O Processo: Provas Documentais e Vozes Silenciadas
O processo, que começou no início de maio de 2024, dependerá de documentos internos da Boeing — incluindo e-mails entre engenheiros, atas de reuniões da equipe de segurança e relatórios de testes do MCAS — que antes não estavam disponíveis ao público. Testemunhas-chave incluem ex-funcionários da FAA envolvidos na certificação do 737 MAX, especialistas em sistemas de navegação autônoma e pilotos que passaram pelo treinamento do MCAS após a reativação dos aviões. A defesa afirma que falhas humanas — especialmente decisões dos pilotos de não seguir procedimentos de recuperação do MCAS — e fraquezas na infraestrutura aérea nas localidades dos acidentes também contribuíram. No entanto, o foco do tribunal permanece na questão: a Boeing forneceu informações suficientes, honestas e precisas às autoridades e usuários?
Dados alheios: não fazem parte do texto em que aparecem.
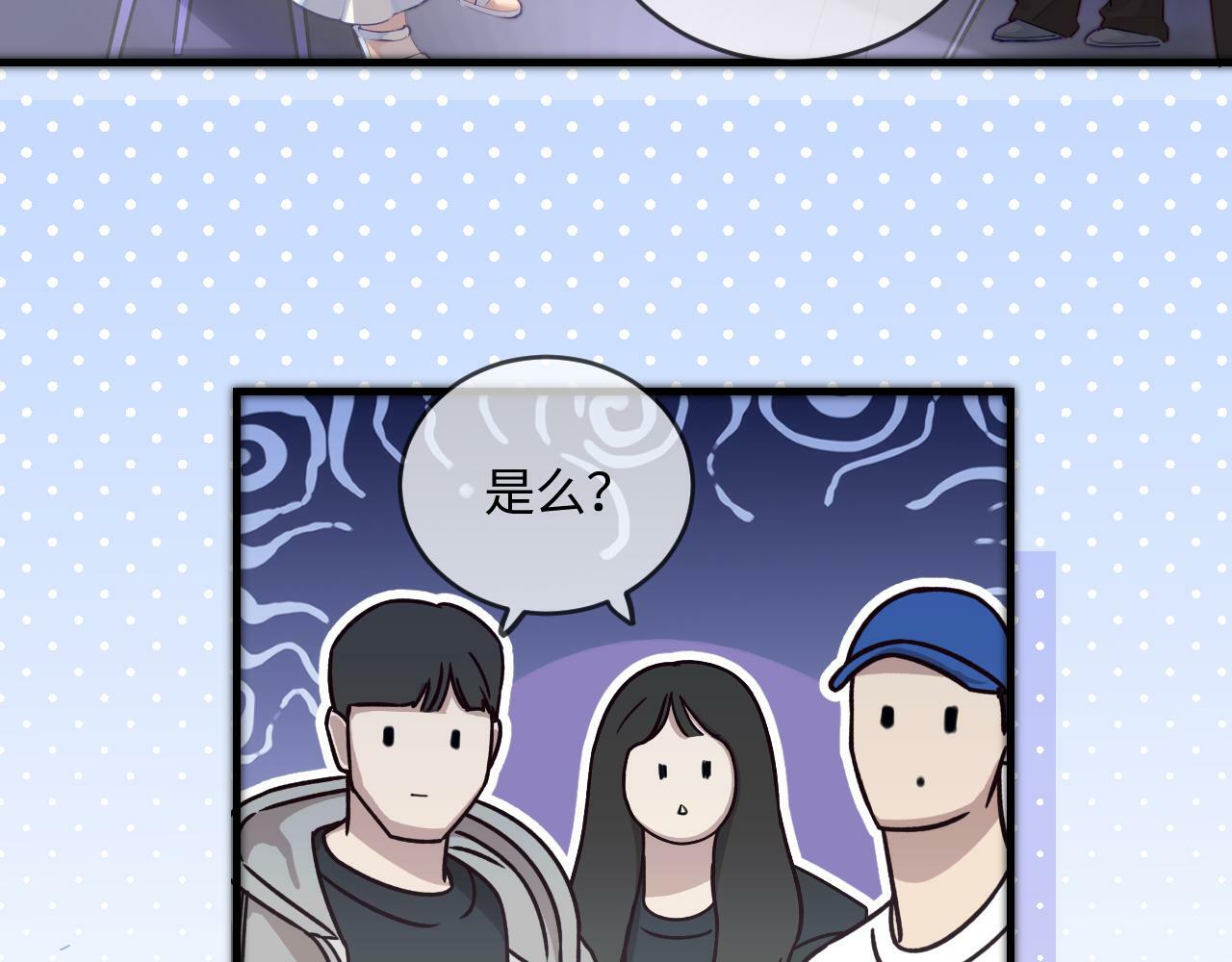 第28话 阳台热吻48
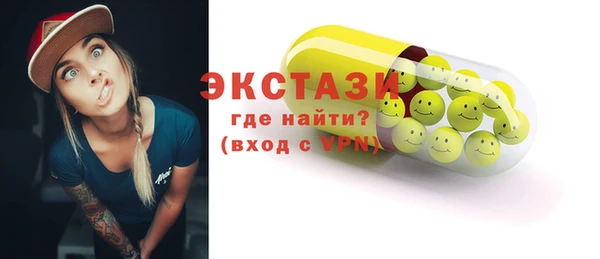 индика Арсеньев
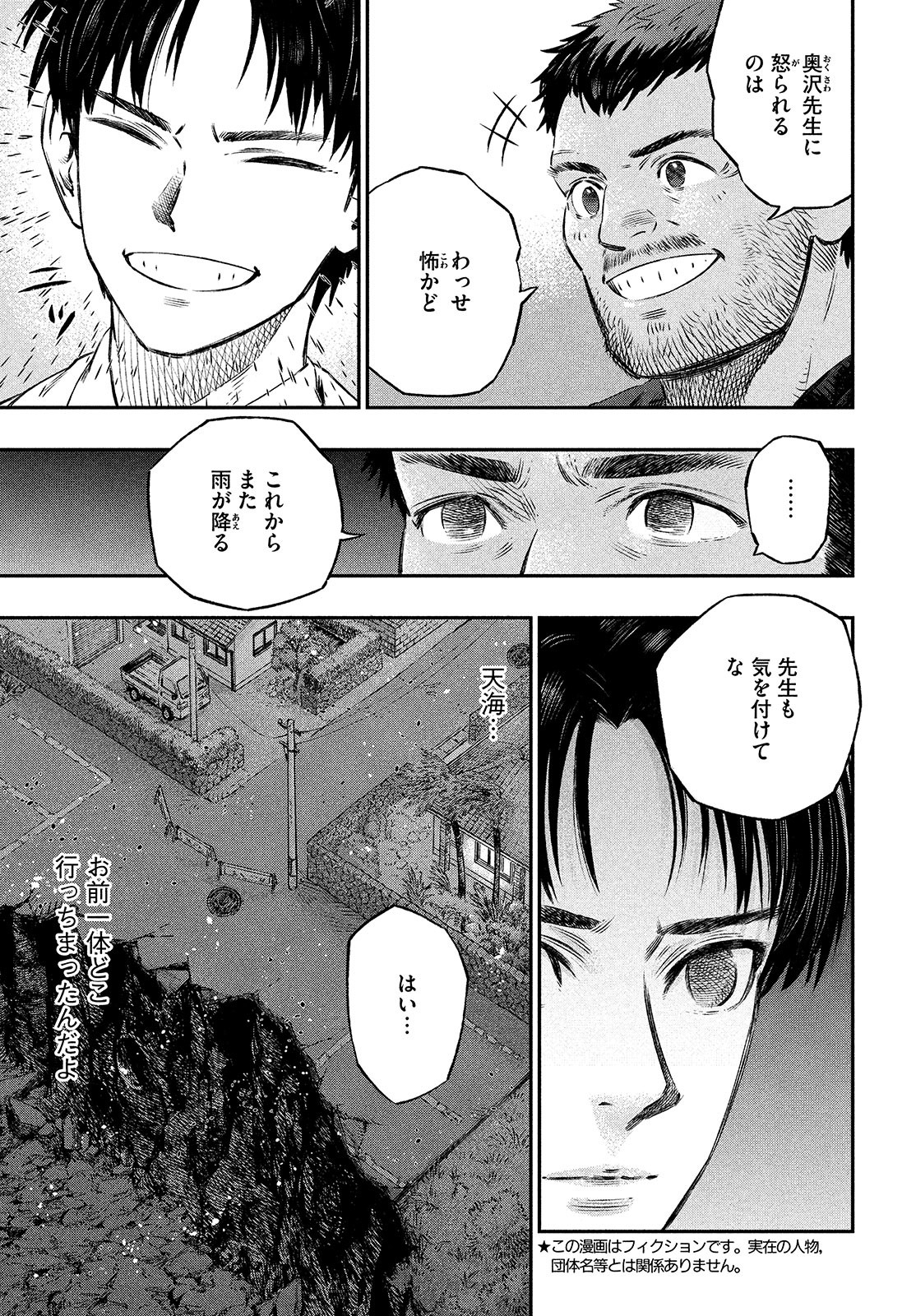 KOUDO NI HATTATSU SHITA IGAKU WA MAHOU TO KUBETSU GA TSUKANAI - raw - Chapter 6 - https://jpdd.ccdd.to/JPDD/koudonihattatsushitaigakuwamahoutokubetsugatsukanai/197537/o55gfezscyc.jpg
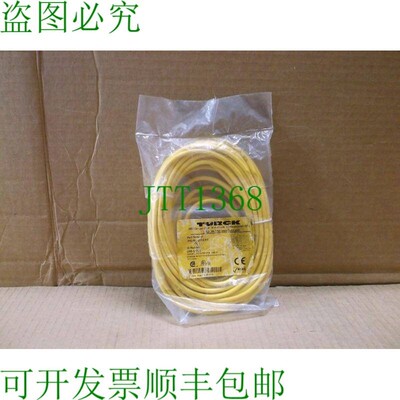 原装供应PKG-4M-10-PSG 4M 图尔克传感器 4m 电线 U99-10783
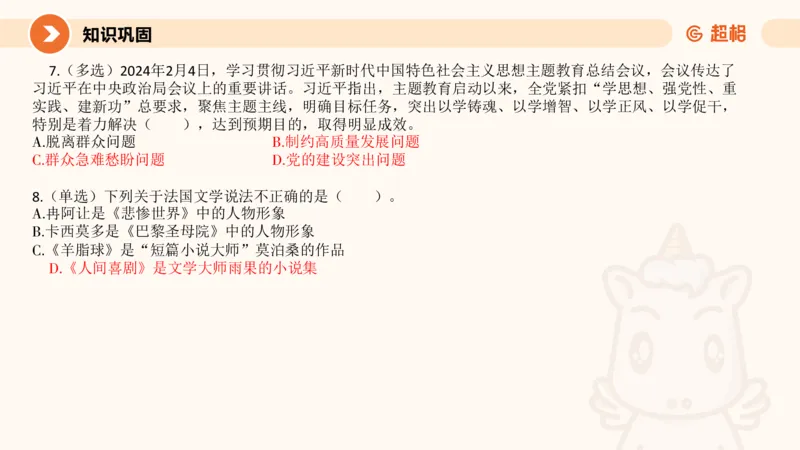 2月时政梳理课(全）_20240306183334_2026考公资料_（05）超格_超格时政_24时政合集_2024超格时政梳理+时政刷题_2024年时政梳理_02、2月梳理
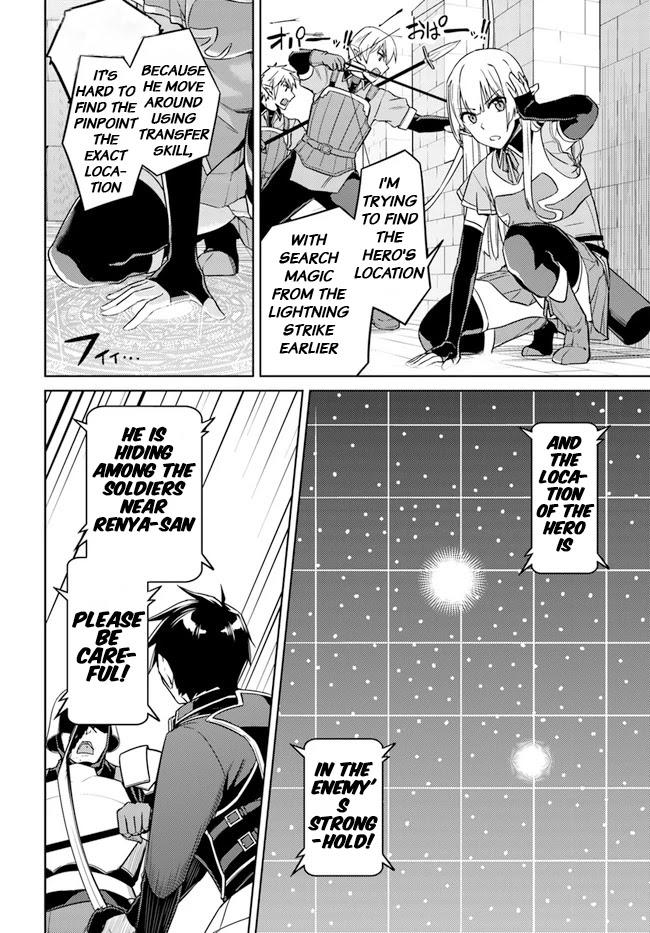 Nidoume No Jinsei Wo Isekai De Chapter 47: Seems Like Playing Hide And Seek page 4 - Mangakakalot
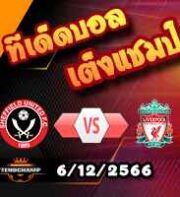 วิเคราะห์บอล พรีเมียร์ลีก : เชฟฯยูฯ -vs- ลิเวอร์พูล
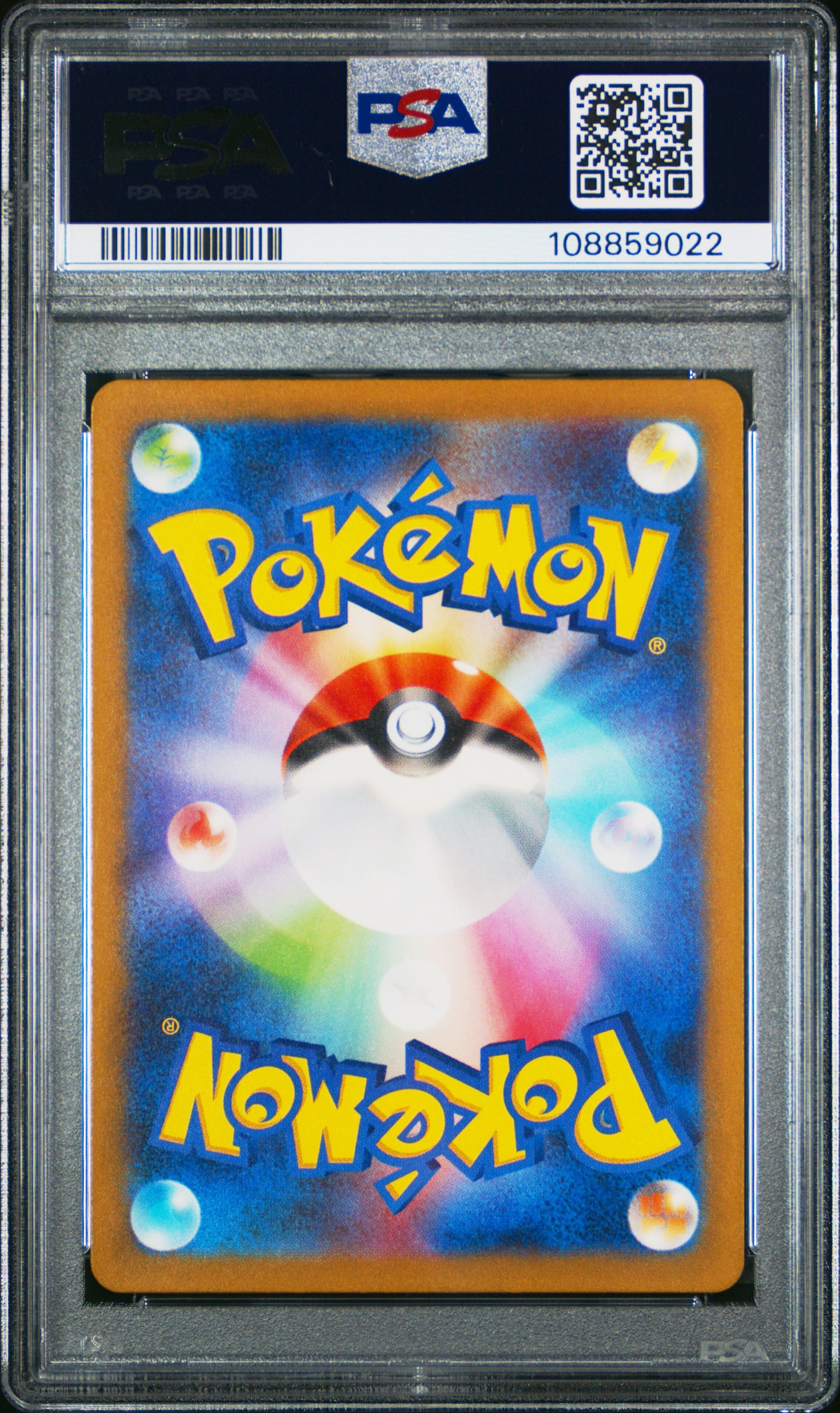 PSYDUCK 175/165 PSA 10 POKEMON SV2A-POKEMON 151 2023 JAPANESE ART RARE
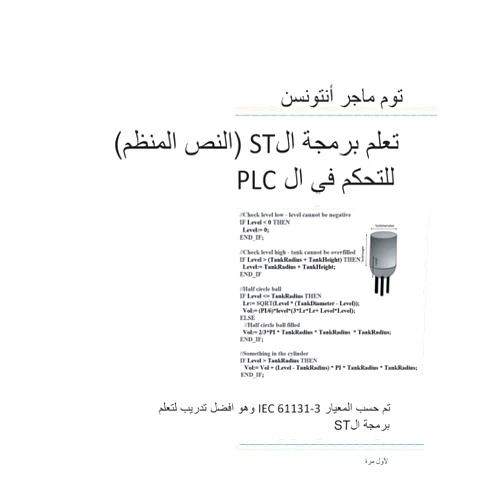 Arabic Edition by Tom Mejer Antonsen (Author) PLC Controls with Structured Text (ST), Monochrome Arabic Edition: IEC 61131-3 and best practice ST programming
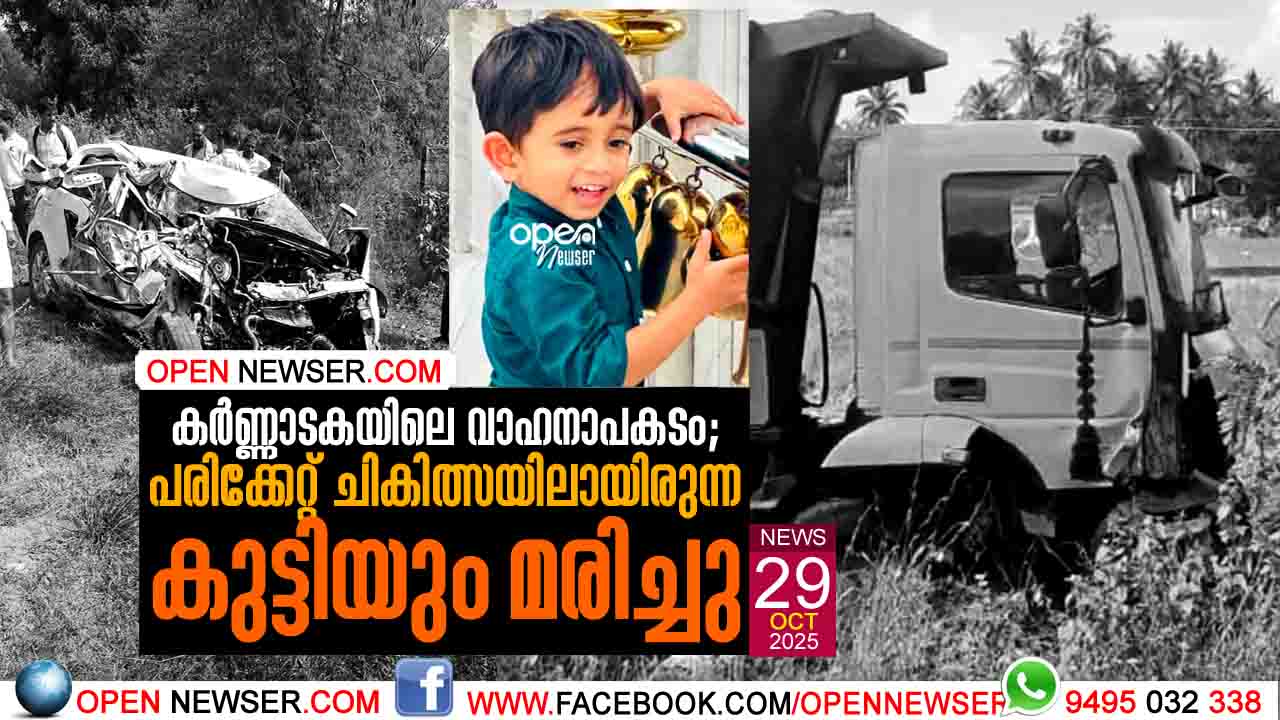 കര്ണ്ണാടകയിലെ വാഹനാപകടം: പരിക്കേറ്റ് ചികിത്സയിലായിരുന്ന  കുട്ടിയും മരിച്ചു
Impacto de Longo Prazo: Mais do que Dinheiro
Se for considerada culpada, a Boeing pode ser ordenada a pagar compensações de bilhões de dólares — uma quantia nunca registrada em litígios civis aéreos. Mas o impacto real vai além dos números. Essa decisão pode forçar uma revisão abrangente do modelo de certificação "delegada" da FAA para fabricantes, onde mais de 90% da validação da segurança é feita pelos próprios funcionários da empresa. Também pode acelerar a implementação de padrões internacionais para auditorias de algoritmos de sistemas de controle automático de aviação — um campo ainda pouco regulamentado.
Recuperação da Confiança: Não Só Técnica
A Boeing implementou melhorias no MCAS: integrando entradas de dois sensores de ângulo de ataque (AOA), limitando a potência do sistema e garantindo que ele não ocorra novamente sem intervenção humana. O treinamento dos pilotos agora inclui simulações completas de falhas do MCAS. No entanto, a confiança não é construída apenas por atualizações de software. Ela depende da transparência dos processos — como a publicação de relatórios de investigação interna sem edição e a abertura para auditorias de terceiros. Até agora, documentos críticos, como o relatório do painel de investigação interno da Boeing de 2019, ainda não foram totalmente revelados às famílias das vítimas.
Justiça Não é o Fim, Mas o Começo
Este processo não é sobre culpar uma parte de forma absoluta. É sobre mapear quem é responsável em cada nível — design, teste, certificação, gestão de risco e supervisão. Para as famílias das vítimas, é a última oportunidade de ouvir respostas oficiais sobre por que seus filhos, maridos ou mães não voltaram de voos rotineiros. Para a indústria, é um alerta: tecnologia avançada não substitui a honestidade técnica e a competência operacional não pode substituir a ética. Como dito na Surah an-Nisā':
وَلَا تَقْرَبُوا مَالَ الْيَتِيمِ إِلَّا بِالَّتِي هِيَ أَحْسَنُ
"E não se aproxime do patrimônio do órfão, exceto com o que for melhor."
Este princípio se estende à responsabilidade sobre vidas públicas — não apenas bens — confiados às partes que detêm poder técnico e institucional.